## What this task involves
Reproduce the data below word for word, omitting the pictures.

****************************************

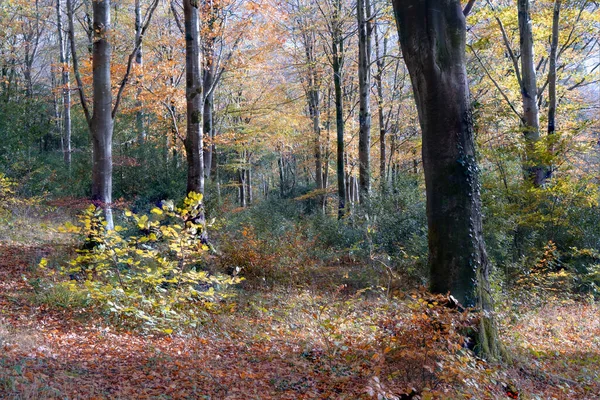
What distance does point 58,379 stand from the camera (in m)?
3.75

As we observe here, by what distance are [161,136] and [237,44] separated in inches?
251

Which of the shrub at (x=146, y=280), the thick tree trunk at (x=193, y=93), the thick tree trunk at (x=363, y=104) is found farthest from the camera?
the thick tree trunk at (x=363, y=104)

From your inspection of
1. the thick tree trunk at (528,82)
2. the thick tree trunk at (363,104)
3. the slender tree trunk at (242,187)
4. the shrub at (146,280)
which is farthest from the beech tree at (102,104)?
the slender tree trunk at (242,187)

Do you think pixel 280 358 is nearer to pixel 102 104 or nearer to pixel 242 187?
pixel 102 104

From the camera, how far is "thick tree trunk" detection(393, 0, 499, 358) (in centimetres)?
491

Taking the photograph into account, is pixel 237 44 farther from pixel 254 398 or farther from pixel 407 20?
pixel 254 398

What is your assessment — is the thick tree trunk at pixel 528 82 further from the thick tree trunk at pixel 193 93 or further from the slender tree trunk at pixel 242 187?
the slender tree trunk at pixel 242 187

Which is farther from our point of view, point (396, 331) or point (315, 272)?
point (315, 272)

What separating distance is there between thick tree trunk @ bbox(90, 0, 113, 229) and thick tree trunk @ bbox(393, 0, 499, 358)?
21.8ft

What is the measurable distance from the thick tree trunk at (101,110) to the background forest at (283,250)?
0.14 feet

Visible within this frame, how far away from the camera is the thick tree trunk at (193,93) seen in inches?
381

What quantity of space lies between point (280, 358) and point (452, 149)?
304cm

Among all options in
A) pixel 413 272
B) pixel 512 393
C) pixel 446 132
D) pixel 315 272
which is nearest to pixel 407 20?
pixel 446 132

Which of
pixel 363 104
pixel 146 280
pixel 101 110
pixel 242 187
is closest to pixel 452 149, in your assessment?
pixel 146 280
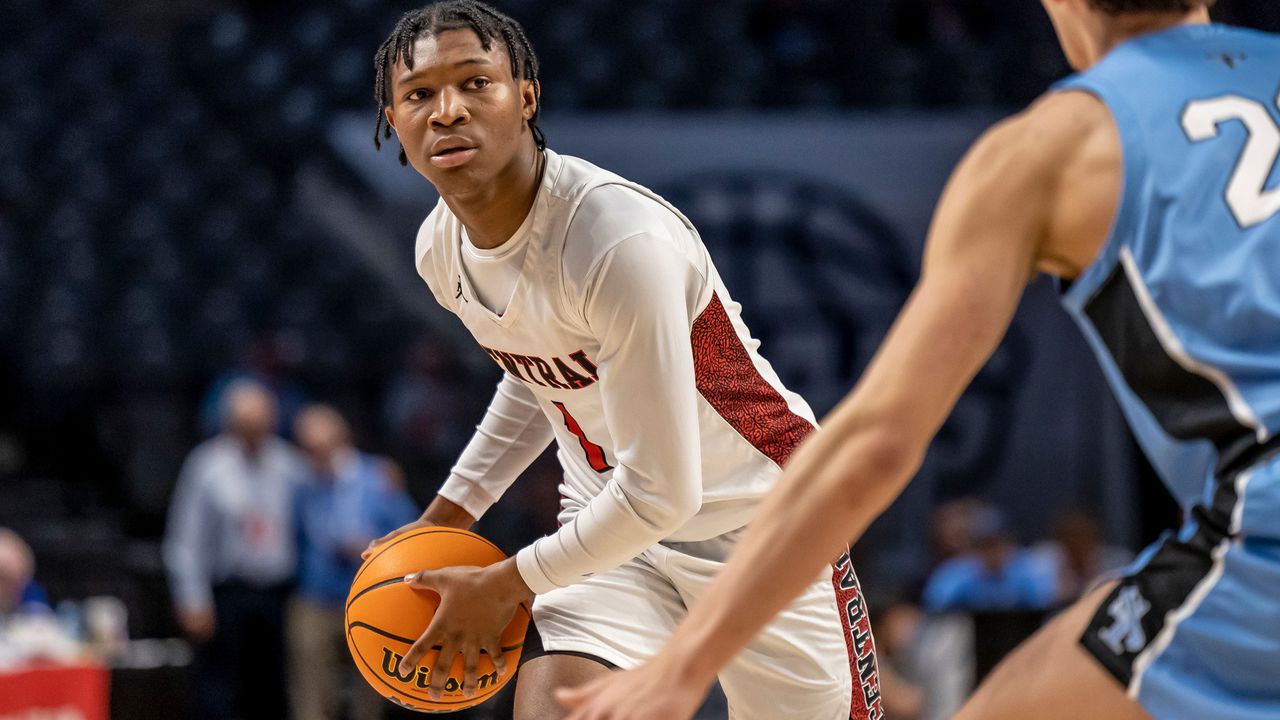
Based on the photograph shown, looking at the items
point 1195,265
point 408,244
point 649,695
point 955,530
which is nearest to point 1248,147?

****************************************

## Result of this exercise
What distance does point 58,379 stand from the camera (in m)?
3.75

As we observe here, by what distance are [161,136] and [237,44] separated in inches?
251

Which of the shrub at (x=146, y=280), the thick tree trunk at (x=193, y=93), the thick tree trunk at (x=363, y=104) is found farthest from the camera?
the thick tree trunk at (x=363, y=104)

From your inspection of
1. the thick tree trunk at (528,82)
2. the thick tree trunk at (363,104)
3. the slender tree trunk at (242,187)
4. the shrub at (146,280)
which is farthest from the beech tree at (102,104)?
the slender tree trunk at (242,187)

Do you think pixel 280 358 is nearer to pixel 102 104 or nearer to pixel 242 187?
pixel 102 104

From the camera, how far is "thick tree trunk" detection(393, 0, 499, 358) (in centimetres)?
491

Taking the photograph into account, is pixel 237 44 farther from pixel 254 398 or farther from pixel 407 20?
pixel 254 398

What is your assessment — is the thick tree trunk at pixel 528 82 further from the thick tree trunk at pixel 193 93 or further from the slender tree trunk at pixel 242 187?
the slender tree trunk at pixel 242 187

Which is farther from our point of view, point (396, 331) or point (315, 272)?
point (315, 272)

What separating distance is there between thick tree trunk @ bbox(90, 0, 113, 229) and thick tree trunk @ bbox(393, 0, 499, 358)?
21.8ft

What is the measurable distance from the thick tree trunk at (101,110) to the background forest at (283,250)?
0.14 feet

Visible within this frame, how far away from the camera is the thick tree trunk at (193,93) seen in inches?
381

What quantity of space lies between point (280, 358) and point (452, 149)?
304cm

Among all options in
A) pixel 413 272
B) pixel 512 393
C) pixel 446 132
D) pixel 315 272
which is nearest to pixel 407 20?
pixel 446 132

Which of
pixel 363 104
pixel 146 280
pixel 101 110
pixel 242 187
is closest to pixel 452 149, in your assessment?
pixel 146 280
Based on the photograph shown, looking at the items
point 1195,265
point 408,244
point 649,695
point 955,530
which is nearest to point 1248,147?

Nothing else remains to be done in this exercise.